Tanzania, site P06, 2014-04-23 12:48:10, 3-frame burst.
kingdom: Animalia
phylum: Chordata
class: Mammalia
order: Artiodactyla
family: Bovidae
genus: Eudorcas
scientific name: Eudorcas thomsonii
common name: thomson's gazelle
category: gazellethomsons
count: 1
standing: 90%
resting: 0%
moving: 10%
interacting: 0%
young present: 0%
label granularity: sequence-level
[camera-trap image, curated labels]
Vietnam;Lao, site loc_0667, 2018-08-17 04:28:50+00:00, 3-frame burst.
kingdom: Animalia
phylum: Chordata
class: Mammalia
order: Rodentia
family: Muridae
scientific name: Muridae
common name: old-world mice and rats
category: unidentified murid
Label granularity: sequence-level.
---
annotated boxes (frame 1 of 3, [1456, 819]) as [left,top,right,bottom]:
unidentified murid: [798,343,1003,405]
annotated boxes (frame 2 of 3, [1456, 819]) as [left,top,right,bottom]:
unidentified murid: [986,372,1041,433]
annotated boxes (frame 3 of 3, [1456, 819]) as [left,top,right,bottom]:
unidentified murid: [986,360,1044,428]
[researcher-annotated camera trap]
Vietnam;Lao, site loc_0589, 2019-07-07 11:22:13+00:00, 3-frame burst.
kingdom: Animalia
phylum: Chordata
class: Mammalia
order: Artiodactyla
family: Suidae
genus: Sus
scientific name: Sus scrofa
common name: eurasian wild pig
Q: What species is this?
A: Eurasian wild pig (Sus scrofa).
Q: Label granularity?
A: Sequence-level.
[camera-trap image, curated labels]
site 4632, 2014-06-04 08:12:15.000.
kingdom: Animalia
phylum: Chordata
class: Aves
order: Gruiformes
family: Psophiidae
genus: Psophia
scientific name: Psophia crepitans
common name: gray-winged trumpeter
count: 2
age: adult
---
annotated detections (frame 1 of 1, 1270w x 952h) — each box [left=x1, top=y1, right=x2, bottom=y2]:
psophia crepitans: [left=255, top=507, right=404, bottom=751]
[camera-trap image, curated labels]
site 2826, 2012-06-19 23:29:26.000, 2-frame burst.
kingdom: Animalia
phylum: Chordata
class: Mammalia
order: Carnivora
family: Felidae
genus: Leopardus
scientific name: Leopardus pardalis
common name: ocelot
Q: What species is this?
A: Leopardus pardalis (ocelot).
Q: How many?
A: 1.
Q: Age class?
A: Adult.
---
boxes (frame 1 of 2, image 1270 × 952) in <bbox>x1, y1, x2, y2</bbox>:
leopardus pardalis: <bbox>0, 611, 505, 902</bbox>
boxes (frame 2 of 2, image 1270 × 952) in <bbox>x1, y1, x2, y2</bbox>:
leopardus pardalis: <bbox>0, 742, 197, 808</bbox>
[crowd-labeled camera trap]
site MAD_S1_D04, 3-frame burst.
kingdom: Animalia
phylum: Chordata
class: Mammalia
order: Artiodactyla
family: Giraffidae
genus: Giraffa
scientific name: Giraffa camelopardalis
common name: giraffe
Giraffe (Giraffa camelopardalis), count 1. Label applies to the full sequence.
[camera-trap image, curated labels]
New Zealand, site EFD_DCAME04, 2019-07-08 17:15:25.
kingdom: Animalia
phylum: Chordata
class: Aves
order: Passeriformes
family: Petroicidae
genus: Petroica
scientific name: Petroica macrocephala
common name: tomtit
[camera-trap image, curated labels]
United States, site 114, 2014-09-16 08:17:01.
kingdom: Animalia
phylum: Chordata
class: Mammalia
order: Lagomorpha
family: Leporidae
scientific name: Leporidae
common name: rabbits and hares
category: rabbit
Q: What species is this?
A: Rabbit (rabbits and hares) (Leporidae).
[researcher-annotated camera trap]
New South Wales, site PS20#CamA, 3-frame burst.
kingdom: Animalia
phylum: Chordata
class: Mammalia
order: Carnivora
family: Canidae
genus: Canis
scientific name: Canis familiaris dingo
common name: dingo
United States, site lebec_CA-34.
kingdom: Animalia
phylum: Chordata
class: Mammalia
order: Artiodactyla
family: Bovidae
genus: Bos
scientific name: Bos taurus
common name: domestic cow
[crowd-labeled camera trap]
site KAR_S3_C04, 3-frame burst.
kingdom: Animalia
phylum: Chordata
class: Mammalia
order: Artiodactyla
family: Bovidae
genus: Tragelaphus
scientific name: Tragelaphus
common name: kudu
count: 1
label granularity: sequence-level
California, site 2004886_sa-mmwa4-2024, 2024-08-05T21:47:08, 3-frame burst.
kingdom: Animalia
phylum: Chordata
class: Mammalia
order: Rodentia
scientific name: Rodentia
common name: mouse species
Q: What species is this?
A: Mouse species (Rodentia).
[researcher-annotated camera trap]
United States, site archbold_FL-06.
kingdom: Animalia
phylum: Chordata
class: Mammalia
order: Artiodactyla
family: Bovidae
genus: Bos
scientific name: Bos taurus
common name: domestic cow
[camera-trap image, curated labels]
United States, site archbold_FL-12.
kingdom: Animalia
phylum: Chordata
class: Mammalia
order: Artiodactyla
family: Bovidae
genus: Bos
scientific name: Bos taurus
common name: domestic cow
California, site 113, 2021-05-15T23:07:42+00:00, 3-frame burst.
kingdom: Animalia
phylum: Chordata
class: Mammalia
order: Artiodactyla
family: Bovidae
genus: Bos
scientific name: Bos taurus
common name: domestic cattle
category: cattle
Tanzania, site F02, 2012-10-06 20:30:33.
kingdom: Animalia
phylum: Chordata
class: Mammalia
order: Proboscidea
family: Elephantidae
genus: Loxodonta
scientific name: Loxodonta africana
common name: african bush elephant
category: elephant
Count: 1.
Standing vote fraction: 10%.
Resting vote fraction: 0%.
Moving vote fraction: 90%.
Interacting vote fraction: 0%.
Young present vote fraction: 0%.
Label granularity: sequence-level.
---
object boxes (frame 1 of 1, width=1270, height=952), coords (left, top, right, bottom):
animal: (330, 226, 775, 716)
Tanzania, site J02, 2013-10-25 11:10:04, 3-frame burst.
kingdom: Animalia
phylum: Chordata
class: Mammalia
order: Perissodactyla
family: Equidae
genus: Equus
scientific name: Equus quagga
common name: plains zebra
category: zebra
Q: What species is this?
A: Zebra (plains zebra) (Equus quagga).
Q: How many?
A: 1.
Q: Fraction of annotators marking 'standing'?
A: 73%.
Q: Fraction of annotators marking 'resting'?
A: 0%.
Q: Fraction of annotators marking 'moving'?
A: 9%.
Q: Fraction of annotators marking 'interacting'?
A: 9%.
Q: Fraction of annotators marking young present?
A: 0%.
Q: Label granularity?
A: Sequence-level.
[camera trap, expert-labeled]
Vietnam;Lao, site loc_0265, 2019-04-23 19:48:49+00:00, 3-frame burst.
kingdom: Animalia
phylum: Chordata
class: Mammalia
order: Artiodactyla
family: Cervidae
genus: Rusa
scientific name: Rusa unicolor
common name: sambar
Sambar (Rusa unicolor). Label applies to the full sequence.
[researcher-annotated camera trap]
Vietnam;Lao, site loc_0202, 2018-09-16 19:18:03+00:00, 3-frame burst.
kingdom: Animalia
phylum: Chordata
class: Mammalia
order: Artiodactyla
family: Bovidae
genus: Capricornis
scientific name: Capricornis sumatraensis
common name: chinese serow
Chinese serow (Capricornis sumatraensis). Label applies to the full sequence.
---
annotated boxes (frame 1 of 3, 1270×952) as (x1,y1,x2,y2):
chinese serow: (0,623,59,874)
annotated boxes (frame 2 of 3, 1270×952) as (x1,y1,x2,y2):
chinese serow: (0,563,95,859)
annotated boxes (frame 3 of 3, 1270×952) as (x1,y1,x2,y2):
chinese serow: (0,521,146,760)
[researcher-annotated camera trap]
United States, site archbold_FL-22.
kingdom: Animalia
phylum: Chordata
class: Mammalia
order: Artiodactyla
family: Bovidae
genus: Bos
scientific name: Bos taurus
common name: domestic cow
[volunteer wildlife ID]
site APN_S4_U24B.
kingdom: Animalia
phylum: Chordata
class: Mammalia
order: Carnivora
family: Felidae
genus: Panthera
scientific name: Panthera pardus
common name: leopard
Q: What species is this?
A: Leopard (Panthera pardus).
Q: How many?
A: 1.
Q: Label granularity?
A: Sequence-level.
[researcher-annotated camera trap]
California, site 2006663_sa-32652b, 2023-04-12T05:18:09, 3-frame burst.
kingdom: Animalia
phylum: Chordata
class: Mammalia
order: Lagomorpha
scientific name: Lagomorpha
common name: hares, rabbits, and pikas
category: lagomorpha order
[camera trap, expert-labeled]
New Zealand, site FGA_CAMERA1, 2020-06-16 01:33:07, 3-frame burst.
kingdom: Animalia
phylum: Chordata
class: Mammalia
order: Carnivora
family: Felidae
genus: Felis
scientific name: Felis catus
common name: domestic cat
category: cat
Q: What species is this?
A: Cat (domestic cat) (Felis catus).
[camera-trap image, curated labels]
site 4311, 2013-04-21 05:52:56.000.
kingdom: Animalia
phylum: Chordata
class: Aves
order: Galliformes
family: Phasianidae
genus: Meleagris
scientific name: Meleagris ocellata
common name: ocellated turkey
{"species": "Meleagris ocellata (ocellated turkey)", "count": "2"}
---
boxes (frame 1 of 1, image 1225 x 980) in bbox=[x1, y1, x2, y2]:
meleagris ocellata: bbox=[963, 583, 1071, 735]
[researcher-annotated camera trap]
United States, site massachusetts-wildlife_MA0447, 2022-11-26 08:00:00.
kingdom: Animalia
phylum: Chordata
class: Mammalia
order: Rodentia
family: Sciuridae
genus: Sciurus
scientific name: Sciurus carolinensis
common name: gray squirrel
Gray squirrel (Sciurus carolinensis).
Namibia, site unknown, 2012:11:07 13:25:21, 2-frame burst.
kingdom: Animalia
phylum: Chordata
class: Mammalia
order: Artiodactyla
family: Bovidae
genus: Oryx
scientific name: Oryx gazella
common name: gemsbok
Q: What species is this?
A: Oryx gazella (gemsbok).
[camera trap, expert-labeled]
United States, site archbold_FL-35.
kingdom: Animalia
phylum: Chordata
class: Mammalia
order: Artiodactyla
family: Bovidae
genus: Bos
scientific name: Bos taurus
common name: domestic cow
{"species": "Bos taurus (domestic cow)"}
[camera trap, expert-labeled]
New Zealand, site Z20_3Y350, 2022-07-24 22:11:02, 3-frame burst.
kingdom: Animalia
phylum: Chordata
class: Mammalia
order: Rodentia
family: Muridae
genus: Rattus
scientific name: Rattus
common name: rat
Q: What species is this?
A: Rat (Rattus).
^^^^
**WHAT IS REQUIRED**
Reproducing the whole listing above is not the task. Copy exactly only the lines from the one with "scientific name: Panthera pardus" to the one with "common name: hares, rabbits, and pikas", both kept.

**OUTPUT FOR THIS TASK**
scientific name: Panthera pardus
common name: leopard
Q: What species is this?
A: Leopard (Panthera pardus).
Q: How many?
A: 1.
Q: Label granularity?
A: Sequence-level.
[researcher-annotated camera trap]
California, site 2006663_sa-32652b, 2023-04-12T05:18:09, 3-frame burst.
kingdom: Animalia
phylum: Chordata
class: Mammalia
order: Lagomorpha
scientific name: Lagomorpha
common name: hares, rabbits, and pikas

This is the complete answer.